China’s National Bureau of Statistics released its latest annual report on rural migrant workers for 2015. Putting aside of how trustworthy of official statistics, there are nevertheless some interesting and notable changes worth highlighting.
Broadly confirming what we have seen, the demographics of the labour force are shifting in several ways. While another 3.5 million migrants were added to the 277 million migrant labour force, the rate of migrant labor growth – currently at 1.3% – has been falling consecutively in the last few years. Also consistent with observations over the years, most of the growth has come from migrants moving and seeking work within their home province (2.4%), with the fastest growing region of migrant workers in central China.
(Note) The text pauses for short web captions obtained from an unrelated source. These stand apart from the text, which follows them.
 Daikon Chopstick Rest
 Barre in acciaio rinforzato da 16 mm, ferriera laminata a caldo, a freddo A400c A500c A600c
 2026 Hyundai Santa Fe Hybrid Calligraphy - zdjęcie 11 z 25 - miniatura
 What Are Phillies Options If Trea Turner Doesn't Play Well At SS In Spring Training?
Internally, there are some minor changes: the migrant labour force has also got slightly older by 0.3 year, but they are more educated with more workers with high-school and college education and have higher percentage of female participation. And, as expected from policy emphasis and economic shift, there is a slight decline in manufacturing and construction, and a slight increase in service-sector employment.
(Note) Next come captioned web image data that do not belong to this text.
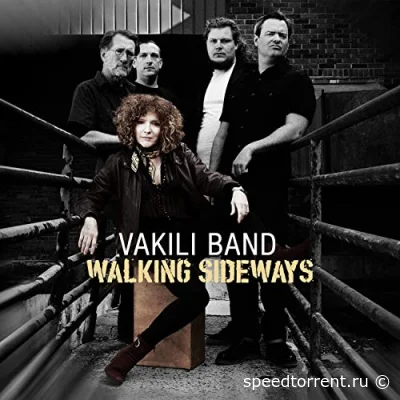 Vakili Band - Walking Sideways (2022)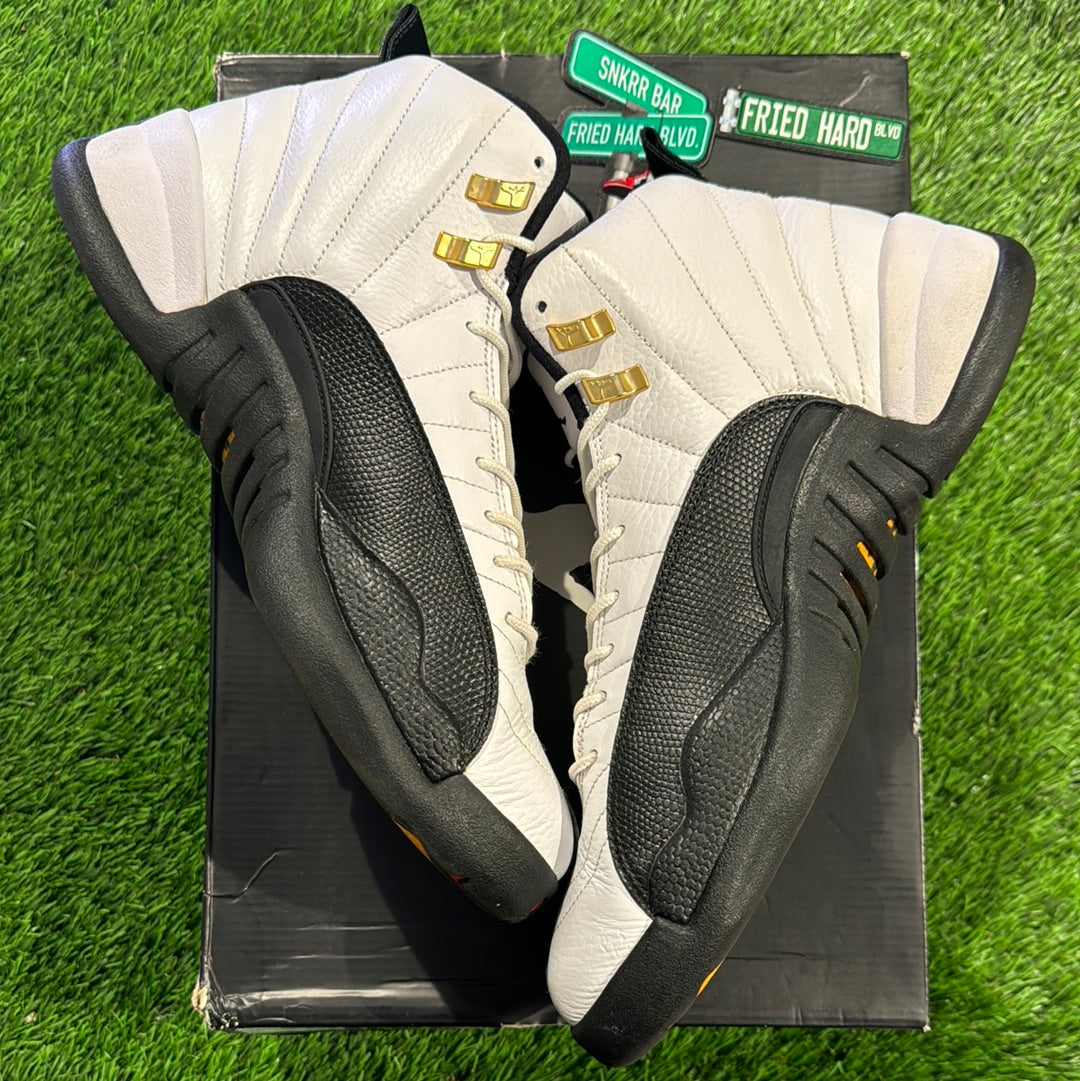 Air Jordan 12 Retro 'Taxi' 2013
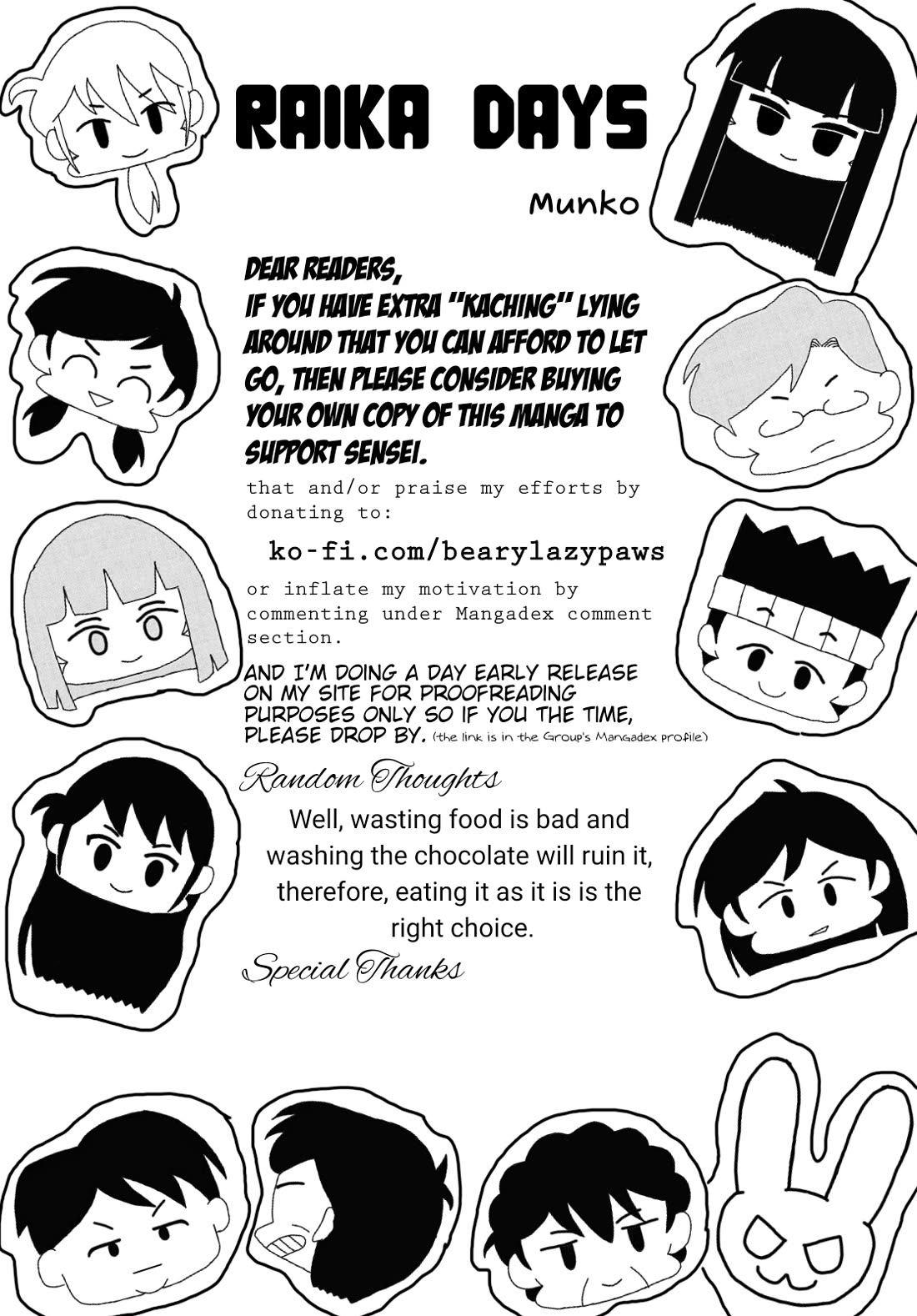 Raika Days chapter 34 page 7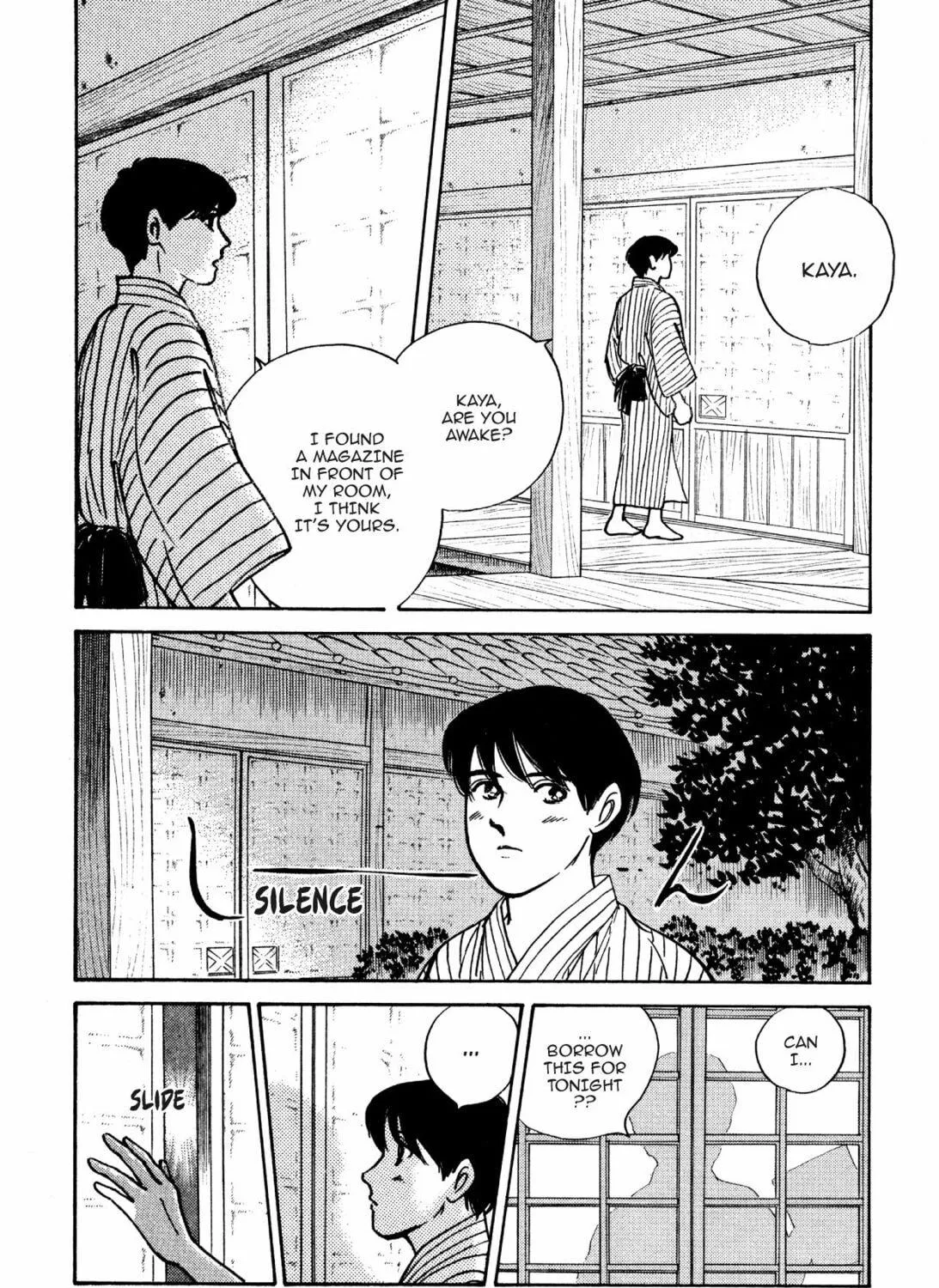 Read Romance chapter 12 image 4 on Lezhin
It is encouraging that the average wage (3,072 RMB) has increased by 208 RMB or 7.2%, but it is 2.6% slower than previous year. The highest-paid sectors are construction and logistics, and the lowest paid are community-based service/repair. Work hours slightly decreased. But still 39.1% work more than 8 hours a day, and 85% work more than 44 hours a week.
Meanwhile, the growing wages have been eroded considerably by rising living costs. For inter-provincial migrants, living costs grew by 7.2% or 68 RMB to 1,012 RMB, which is 1.4% faster than previous year. Among the expense items, housing costs grew by 6.7% and accounted for 46.9% of overall living expenses. And, both employer-provided free accommodation and subsidies slightly dropped (and 46% of migrant workers received no free accommodation or subsidies).
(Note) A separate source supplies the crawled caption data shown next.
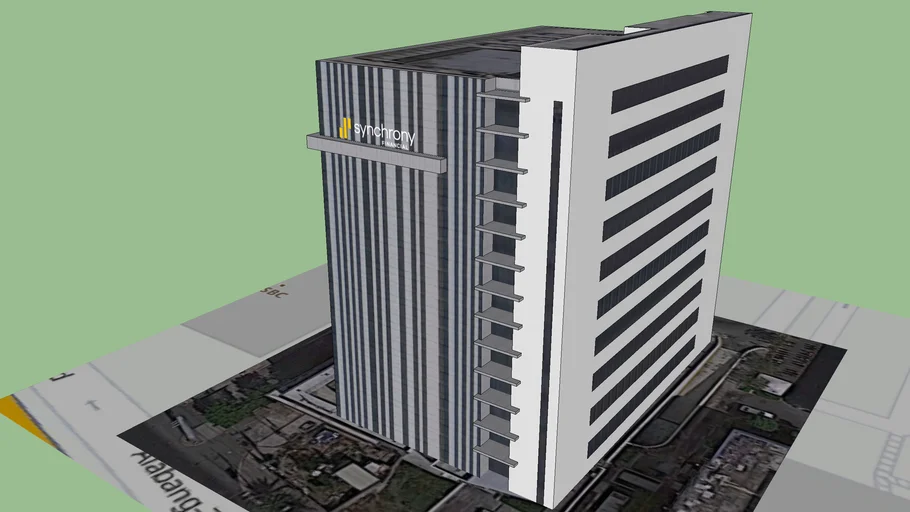 Filinvest Three Building Alabang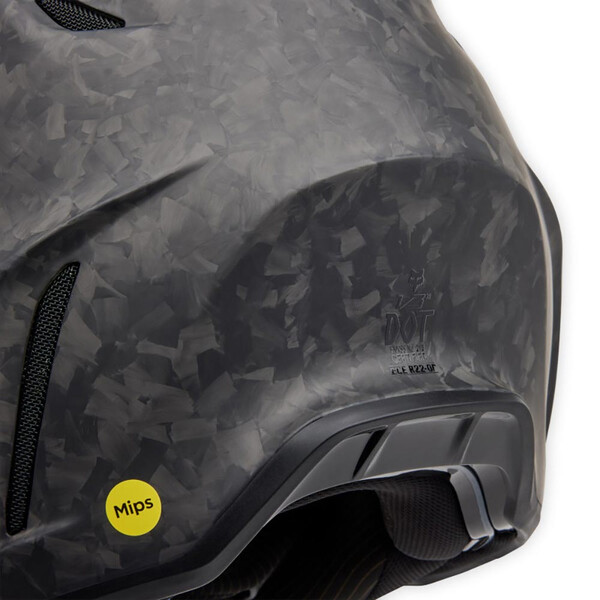V3 RS Carbon Solid Helm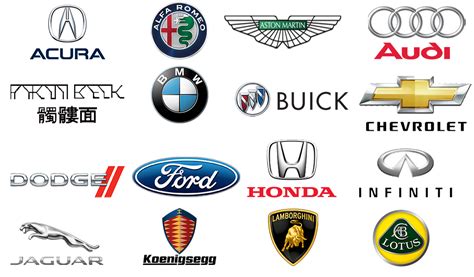 car brands  logos  koleksi gambar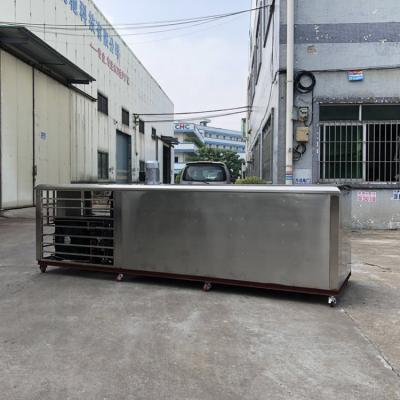 China food & Industrial Beverage Factory 2019 Big Large Capacity 2T Ice Block Machine /Block Ice Machine for sale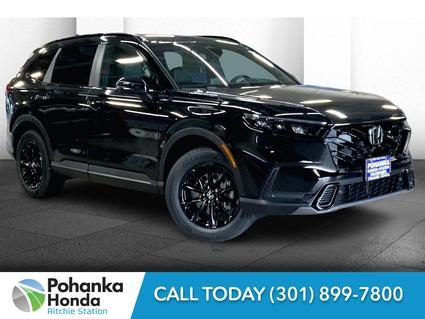 2026 Honda CR-V Hybrid Capitol Heights MD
More migrant workers had problem with unpaid wages and they were owed more wages: 1% of migrant workers experienced unpaid wages, a 0.2% increase; the average unpaid wage owed to workers is 9,788 RMB or about 3 months of migrant workers’ average wages, representing a 2.9% rise. This is a growing problem particularly for intra-provincial migrant workers with a 6.4% increase.
Finally, even fewer migrant workers have signed a labor contract: only 36.2% and a decline of 1.8%. Apart from the decline, it is dismay that only a third of migrant workers have signed labour contracts.
Overall, China’s rural migrant workers had a difficult year in 2015: workers’ gains either slowed down or even reversed.